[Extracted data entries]
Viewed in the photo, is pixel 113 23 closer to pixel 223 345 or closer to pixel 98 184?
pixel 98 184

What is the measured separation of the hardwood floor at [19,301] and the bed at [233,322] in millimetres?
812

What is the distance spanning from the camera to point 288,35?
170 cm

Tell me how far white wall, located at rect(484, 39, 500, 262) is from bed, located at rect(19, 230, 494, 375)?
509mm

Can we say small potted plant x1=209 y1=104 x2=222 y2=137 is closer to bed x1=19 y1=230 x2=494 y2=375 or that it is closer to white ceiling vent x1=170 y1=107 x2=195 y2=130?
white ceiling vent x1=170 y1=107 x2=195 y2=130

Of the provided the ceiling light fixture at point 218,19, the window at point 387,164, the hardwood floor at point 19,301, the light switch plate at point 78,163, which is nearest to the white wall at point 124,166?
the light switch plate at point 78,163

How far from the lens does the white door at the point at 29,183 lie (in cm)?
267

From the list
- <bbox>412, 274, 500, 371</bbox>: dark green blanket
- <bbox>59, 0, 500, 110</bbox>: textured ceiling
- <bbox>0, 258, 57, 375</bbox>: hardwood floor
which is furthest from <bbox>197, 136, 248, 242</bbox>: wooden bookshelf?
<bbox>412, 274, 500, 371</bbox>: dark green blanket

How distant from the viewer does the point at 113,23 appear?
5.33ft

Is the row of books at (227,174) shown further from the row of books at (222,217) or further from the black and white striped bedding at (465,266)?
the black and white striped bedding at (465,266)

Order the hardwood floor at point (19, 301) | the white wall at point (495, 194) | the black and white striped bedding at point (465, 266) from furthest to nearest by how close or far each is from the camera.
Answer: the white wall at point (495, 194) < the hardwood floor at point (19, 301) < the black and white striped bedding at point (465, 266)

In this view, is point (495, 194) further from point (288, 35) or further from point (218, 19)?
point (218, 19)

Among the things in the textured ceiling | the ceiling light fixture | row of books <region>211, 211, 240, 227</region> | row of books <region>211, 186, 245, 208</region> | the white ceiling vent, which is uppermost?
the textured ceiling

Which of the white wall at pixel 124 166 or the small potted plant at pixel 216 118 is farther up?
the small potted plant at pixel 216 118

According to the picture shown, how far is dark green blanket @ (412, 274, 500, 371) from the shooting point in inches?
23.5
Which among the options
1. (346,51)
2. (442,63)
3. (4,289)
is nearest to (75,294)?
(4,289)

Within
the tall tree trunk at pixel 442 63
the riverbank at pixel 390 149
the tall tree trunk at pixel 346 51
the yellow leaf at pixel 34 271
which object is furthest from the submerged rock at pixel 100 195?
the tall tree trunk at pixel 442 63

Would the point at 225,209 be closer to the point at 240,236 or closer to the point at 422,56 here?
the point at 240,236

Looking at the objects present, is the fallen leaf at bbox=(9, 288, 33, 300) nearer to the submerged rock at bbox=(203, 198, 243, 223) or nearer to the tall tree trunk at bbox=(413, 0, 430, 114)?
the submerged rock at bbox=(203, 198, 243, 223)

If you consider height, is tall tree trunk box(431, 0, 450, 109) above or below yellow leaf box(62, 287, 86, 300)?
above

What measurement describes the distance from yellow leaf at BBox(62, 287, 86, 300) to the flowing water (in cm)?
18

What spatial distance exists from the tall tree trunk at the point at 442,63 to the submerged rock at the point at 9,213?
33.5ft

TASK DETAILS> All of the material must be reproduced exactly.

COMPLETE ANSWER>
Viewed in the photo, is pixel 113 23 closer to pixel 223 345 or closer to pixel 98 184?
pixel 98 184

What is the measured separation of the hardwood floor at [19,301] and the bed at [233,322] in millimetres?
812

What is the distance spanning from the camera to point 288,35?
170 cm

Tell me how far white wall, located at rect(484, 39, 500, 262) is from bed, located at rect(19, 230, 494, 375)?
509mm

Can we say small potted plant x1=209 y1=104 x2=222 y2=137 is closer to bed x1=19 y1=230 x2=494 y2=375 or that it is closer to white ceiling vent x1=170 y1=107 x2=195 y2=130?
white ceiling vent x1=170 y1=107 x2=195 y2=130

Of the provided the ceiling light fixture at point 218,19, the window at point 387,164, the hardwood floor at point 19,301, the light switch plate at point 78,163, which is nearest to the white wall at point 124,166?
the light switch plate at point 78,163

How far from the lens does the white door at the point at 29,183 lie (in cm)?
267

From the list
- <bbox>412, 274, 500, 371</bbox>: dark green blanket
- <bbox>59, 0, 500, 110</bbox>: textured ceiling
- <bbox>0, 258, 57, 375</bbox>: hardwood floor
which is furthest from <bbox>197, 136, 248, 242</bbox>: wooden bookshelf?
<bbox>412, 274, 500, 371</bbox>: dark green blanket

How distant from the viewer does the point at 113,23 appear?
5.33ft

Is the row of books at (227,174) shown further from the row of books at (222,217) or further from the black and white striped bedding at (465,266)?
the black and white striped bedding at (465,266)

Order the hardwood floor at point (19, 301) | the white wall at point (495, 194) | the black and white striped bedding at point (465, 266) from furthest to nearest by how close or far each is from the camera.
Answer: the white wall at point (495, 194) < the hardwood floor at point (19, 301) < the black and white striped bedding at point (465, 266)

In this view, is point (495, 194) further from point (288, 35) or further from point (218, 19)?
point (218, 19)

Among the things in the textured ceiling | the ceiling light fixture | row of books <region>211, 211, 240, 227</region> | row of books <region>211, 186, 245, 208</region> | the white ceiling vent, which is uppermost?
the textured ceiling

Which of the white wall at pixel 124 166 or the small potted plant at pixel 216 118 is farther up?
the small potted plant at pixel 216 118

According to the picture shown, how far is dark green blanket @ (412, 274, 500, 371) from the shooting point in inches?
23.5
Which among the options
1. (346,51)
2. (442,63)
3. (4,289)
is nearest to (75,294)?
(4,289)

Within
the tall tree trunk at pixel 442 63
the riverbank at pixel 390 149
the tall tree trunk at pixel 346 51
the yellow leaf at pixel 34 271
which object is furthest from the submerged rock at pixel 100 195?
the tall tree trunk at pixel 442 63

Would the point at 225,209 be closer to the point at 240,236 or closer to the point at 422,56 here?
the point at 240,236

Looking at the objects present, is the fallen leaf at bbox=(9, 288, 33, 300) nearer to the submerged rock at bbox=(203, 198, 243, 223) or nearer to the tall tree trunk at bbox=(413, 0, 430, 114)?
the submerged rock at bbox=(203, 198, 243, 223)

If you consider height, is tall tree trunk box(431, 0, 450, 109) above or below yellow leaf box(62, 287, 86, 300)?
above

What measurement describes the distance from yellow leaf at BBox(62, 287, 86, 300) to the flowing water (in cm)?
18

What spatial distance exists from the tall tree trunk at the point at 442,63 to the submerged rock at the point at 9,213?
33.5ft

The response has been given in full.